- А маме ты сказала? – выслушав ее, отец нахмурился.

- Нет, - скривилась та. – Сразу начнется: «вот, я тебе говорила, нельзя в тонких колготках в холод, наверно, сидела где-то и застудилась».

- Ну, в тонких колготках в холод действительно не стоит. Ну-ка ложись на диван.

Прощупав ее живот и задав несколько вопросов, он нахмурился еще сильнее.

- Так… Иди сдавайся маме. Пока не знаю, что это, но может быть что угодно. Завтра перед школой придете ко мне в больницу. К восьми часам. Надо выпить полтора литра воды и не писать. И с собой воды взять на всякий случай, вдруг не хватит. Сделаем узи, посмотрим.

Расстроенная Люка ушла, а я спросила испуганно, что с ней такое.

- Правда не знаю, Тома. Но мне это определенно не нравится.

На узи у Люки обнаружились опухоли обоих яичников. Как выяснилось позже, злокачественные.

- У нее рак? – узнав об этом, мы с Тарасом оба были в ужасе. – Но ведь ей всего четырнадцать.

- Рак никого не щадит, - вздохнул отец. – Такие опухоли образуются еще до рождения и долго никак себя не проявляют. До подросткового возраста. А как только организм начинает усиленно вырабатывать половые гормоны, вот тут все и вылезает.

- Она умрет? – глаза Тараса налились слезами, у меня тоже защипало в носу.

- Прогноз… неблагоприятный, - отец отвел взгляд. – Шанс есть, но… небольшой. Девочки стесняются сказать родителям, если с ними что-то не так. А потом оказывается слишком поздно.

Тетя Аня и дядя Петя пребывали в перманентной истерике – то громкой, то тихой. И в полной растерянности. Об этом потом рассказывала сама Люка. Трудно сказать, чем все обернулось бы, если б не бабушка Мила. Ее выдержки, терпения и мужества хватило на все. Именно она, а не тетя Аня, водила Люку на все обследования, сидела с ней в больнице, собирала по знакомым деньги на адски дорогие препараты для химиотерапии. Наш отец принял эту историю близко к сердцу. Разыскал самого лучшего специалиста по подобным случаям, договорился о срочной операции без очереди, приезжал к Люке в Песочку и подбадривал как мог.

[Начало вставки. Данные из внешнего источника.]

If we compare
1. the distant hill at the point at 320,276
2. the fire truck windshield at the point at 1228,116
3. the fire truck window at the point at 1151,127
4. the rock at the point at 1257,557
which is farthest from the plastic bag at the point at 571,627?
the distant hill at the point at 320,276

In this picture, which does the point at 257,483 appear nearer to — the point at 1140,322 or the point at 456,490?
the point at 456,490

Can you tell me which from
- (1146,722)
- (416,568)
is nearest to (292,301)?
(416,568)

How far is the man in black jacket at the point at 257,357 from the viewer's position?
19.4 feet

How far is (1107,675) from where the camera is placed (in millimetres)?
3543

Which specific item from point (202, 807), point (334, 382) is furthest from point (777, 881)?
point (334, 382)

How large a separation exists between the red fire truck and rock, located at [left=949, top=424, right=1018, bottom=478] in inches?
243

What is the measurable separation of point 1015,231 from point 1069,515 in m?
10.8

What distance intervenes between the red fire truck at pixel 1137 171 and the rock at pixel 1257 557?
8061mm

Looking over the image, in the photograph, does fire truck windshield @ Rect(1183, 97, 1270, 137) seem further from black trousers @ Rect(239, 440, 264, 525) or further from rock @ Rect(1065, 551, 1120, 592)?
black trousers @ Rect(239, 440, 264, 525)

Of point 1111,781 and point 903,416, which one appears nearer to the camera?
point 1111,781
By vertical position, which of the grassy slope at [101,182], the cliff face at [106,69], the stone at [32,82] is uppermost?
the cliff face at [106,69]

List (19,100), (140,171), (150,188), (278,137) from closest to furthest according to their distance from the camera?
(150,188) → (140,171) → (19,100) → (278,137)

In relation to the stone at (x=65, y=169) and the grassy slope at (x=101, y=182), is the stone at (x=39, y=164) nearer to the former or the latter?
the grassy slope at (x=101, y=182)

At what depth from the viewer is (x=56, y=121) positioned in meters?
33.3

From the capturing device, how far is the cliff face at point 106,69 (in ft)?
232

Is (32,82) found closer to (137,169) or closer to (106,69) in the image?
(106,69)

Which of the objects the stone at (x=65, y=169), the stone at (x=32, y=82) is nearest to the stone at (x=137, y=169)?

- Люка – боец, - говорил он нам. – Даст бог, выкарабкается.

Когда ее выписали домой, мы втроем приходили к ней каждый день. Старались держаться и подбадривали как могли. Хотя делать это было трудно. От Люки остались одни глаза – огромные, отчаянно голубые, а губы по цвету почти слились с лицом. Она и так всегда была худенькой, а теперь стала совсем невесомой и словно прозрачной. На руках под бледной кожей настолько явственно проступали все косточки и сосуды - хоть изучай анатомию. Пушистых светлых кудряшек больше не было – побритая голова пряталась под голубой косынкой в ромашку, выкроенной из старого детсадовского платья, в котором мы ее впервые увидели.

Врачи не скрывали: шансов преодолеть пресловутый пятилетний «порог выживаемости» почти нет. Давали год, от силы полтора. При усиленном лечении.

- Черта с два! – улыбалась Люка, и глаза ее полыхали мрачным огнем.

Об учебе тогда речь вообще не шла, но она сама сидела – точнее, лежала – за книгами. Просила нас объяснять сложные темы по алгебре и физике, с фанатичным упорством решала задачи. А потом вставала с постели и ходила по комнате, едва не падая от слабости в обморок.

Через год врачи уже не были так категоричны. И даже осторожно допускали возможность более или менее длительной ремиссии. Хотя и предупреждали: такие зародышевые опухоли особенно опасны тем, что их клетки могут десятилетиями дремать в любом месте организма, а потом взять и проснуться.

Люка выкарабкалась. К ней в полной мере можно было отнести известное выражение: «Все, что не убивает, делает нас сильнее». Стержень, всегда прятавшийся под ангельской внешностью, превратился в настоящую арматуру. Сталь внутри, броня снаружи. Жесткая, бескомпромиссная, раньше времени повзрослевшая, она редко кому разрешала заглянуть в душу. Даже мы, самые близкие друзья, допускались лишь на опушку.